Speed and compliance dominate data market

Despite consolidations and rationalisations, user firms are paying more for market data than ever before, according to speakers on a panel entitled "Small change: A look at market data spending" at sister publication Inside Market Data’s Europe conference in London last week.

While there is demand for specific types of data, the focus is mainly on speed and on compliance with new regulations and exchange audits. Panellists agreed that coming second often means losing money, so firms are willing to pay a premium for the very fastest market data.

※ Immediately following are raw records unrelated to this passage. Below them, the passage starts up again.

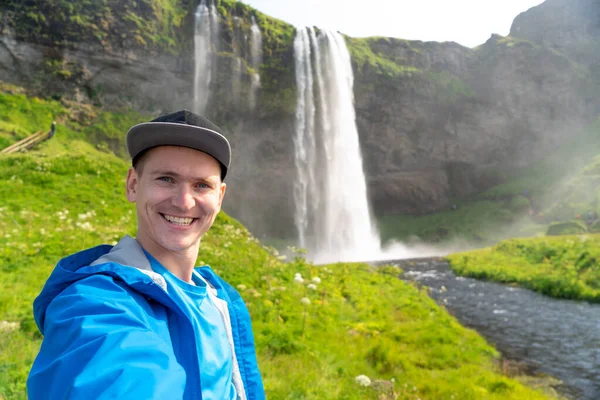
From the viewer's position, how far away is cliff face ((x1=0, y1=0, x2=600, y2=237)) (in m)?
32.6

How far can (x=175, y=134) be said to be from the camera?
80.8 inches

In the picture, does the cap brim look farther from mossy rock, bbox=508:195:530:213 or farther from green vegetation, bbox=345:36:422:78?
mossy rock, bbox=508:195:530:213

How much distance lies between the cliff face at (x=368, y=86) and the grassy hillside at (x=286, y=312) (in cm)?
1999

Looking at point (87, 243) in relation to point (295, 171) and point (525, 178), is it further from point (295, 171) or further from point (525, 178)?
point (525, 178)

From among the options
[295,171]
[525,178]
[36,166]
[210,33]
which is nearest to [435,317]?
[36,166]

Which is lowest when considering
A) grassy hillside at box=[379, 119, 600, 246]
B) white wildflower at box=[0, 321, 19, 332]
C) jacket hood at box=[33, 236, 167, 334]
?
white wildflower at box=[0, 321, 19, 332]

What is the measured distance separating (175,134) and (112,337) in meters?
1.14

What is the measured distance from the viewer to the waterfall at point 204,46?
1473 inches

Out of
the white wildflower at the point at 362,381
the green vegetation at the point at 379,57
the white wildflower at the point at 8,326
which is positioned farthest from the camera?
the green vegetation at the point at 379,57

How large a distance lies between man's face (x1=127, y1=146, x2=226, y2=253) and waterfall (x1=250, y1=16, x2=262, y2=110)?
40.1 meters

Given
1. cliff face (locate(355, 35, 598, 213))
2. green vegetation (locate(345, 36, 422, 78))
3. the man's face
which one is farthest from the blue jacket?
cliff face (locate(355, 35, 598, 213))

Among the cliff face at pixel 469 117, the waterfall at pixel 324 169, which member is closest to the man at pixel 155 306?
the waterfall at pixel 324 169

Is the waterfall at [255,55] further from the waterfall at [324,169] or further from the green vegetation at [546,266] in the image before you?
the green vegetation at [546,266]

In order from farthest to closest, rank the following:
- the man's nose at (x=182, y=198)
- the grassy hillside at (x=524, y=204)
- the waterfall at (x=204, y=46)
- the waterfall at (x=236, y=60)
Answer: the grassy hillside at (x=524, y=204) → the waterfall at (x=236, y=60) → the waterfall at (x=204, y=46) → the man's nose at (x=182, y=198)
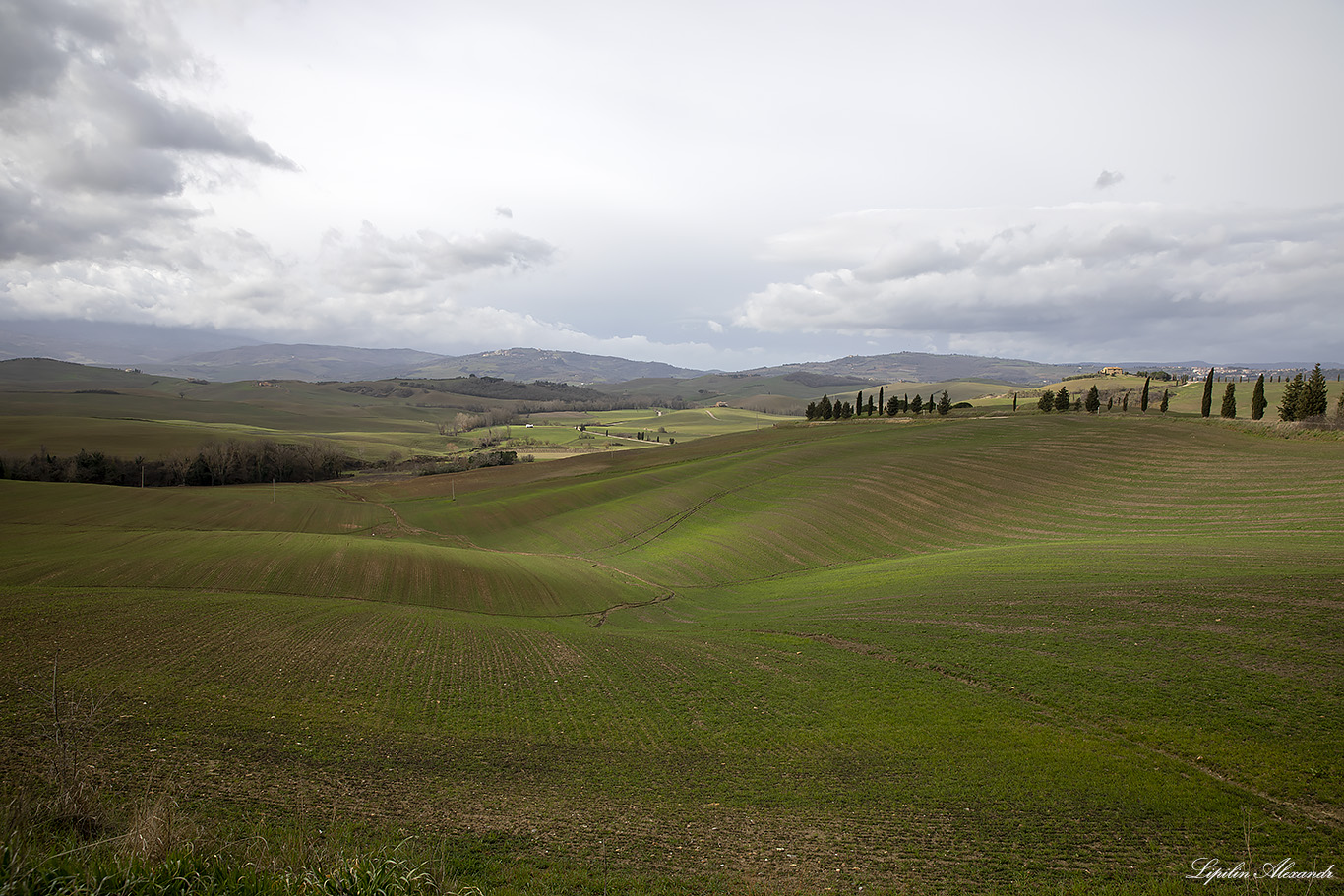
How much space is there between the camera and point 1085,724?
16.2 metres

”It’s a zero-sum game. You are either the fastest or you’re not and you will be taken apart,” said Philip Enness, global manager of financial markets data management at IBM UK. “There’s lots of market data noise. Demand is changing from one-size-fits-all to specialised data. And clients are paying a premium for market data, with a focus on the business side, such as licensing costs.”

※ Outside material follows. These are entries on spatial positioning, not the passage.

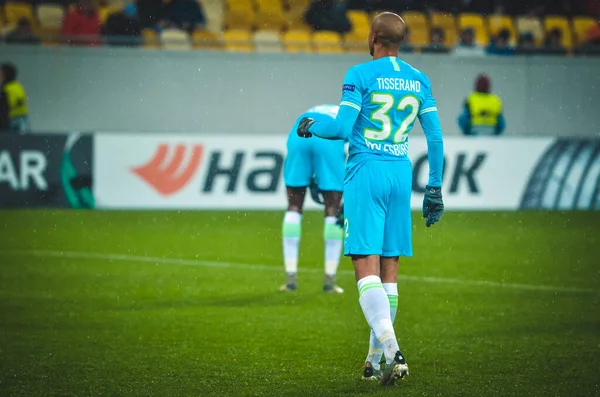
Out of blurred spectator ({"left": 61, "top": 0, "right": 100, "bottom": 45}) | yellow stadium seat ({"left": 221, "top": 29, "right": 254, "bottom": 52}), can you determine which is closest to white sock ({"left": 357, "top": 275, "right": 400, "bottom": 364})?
blurred spectator ({"left": 61, "top": 0, "right": 100, "bottom": 45})

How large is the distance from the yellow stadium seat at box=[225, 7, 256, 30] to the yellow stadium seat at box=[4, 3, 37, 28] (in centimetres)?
364

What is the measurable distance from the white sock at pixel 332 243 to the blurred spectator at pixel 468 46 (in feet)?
35.9

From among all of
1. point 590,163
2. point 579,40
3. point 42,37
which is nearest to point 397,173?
point 590,163

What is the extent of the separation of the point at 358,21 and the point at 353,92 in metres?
15.9

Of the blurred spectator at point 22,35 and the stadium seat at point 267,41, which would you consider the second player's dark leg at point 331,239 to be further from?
the blurred spectator at point 22,35

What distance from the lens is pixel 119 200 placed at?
16.8m

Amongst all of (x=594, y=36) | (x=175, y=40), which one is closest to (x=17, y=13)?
(x=175, y=40)

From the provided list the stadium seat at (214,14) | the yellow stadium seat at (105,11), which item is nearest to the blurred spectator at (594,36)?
the stadium seat at (214,14)

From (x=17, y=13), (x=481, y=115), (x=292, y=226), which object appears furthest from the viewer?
(x=17, y=13)

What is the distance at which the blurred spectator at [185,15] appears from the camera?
65.9 ft

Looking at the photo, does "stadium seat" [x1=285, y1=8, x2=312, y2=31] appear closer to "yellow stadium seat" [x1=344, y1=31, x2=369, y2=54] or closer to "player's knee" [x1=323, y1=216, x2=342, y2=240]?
"yellow stadium seat" [x1=344, y1=31, x2=369, y2=54]

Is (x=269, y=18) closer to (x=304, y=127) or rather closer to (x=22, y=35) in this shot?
(x=22, y=35)

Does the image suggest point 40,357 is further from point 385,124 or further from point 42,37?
point 42,37

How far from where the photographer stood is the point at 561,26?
894 inches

Another key area of spending is consultation and compliance with increasing numbers of data usage audits by exchanges, according to Janet Simpson, senior consultant with London-based consultancy BCS Group. Meeting the demands of new regulations such as the European Commission’s Markets in Financial Instruments Directive will also affect spending trends, warned David Bilbe, European commercial director at Thomson Financial.

In terms of overall spending, user firms’ highest expense is now market data-related issues, second only to personnel costs. Firms therefore want to be sure they are getting the most value for money, according to Bill Noorlander, a partner in market data consulting at BST America. But Noorlander said the main issue is not getting the costs down, but rather to find the most appropriate service for customers, who are generally willing to pay for something suitable. To accomplish this, it is crucial for vendors to sit down with managers and senior people to understand their data needs, he said.

Panellists agreed that cost levels will continue to rise due to the persistent demand for market data. However, they also raised possible future alternative billing models, such as pay-as-you-go data, or circumstances where data becomes so commoditised that it is provided free, with consumers only charged for other services.

”When the first vendor moves to providing data on a usage-based pricing model, we will see the market change, and others will follow,” predicted Enness.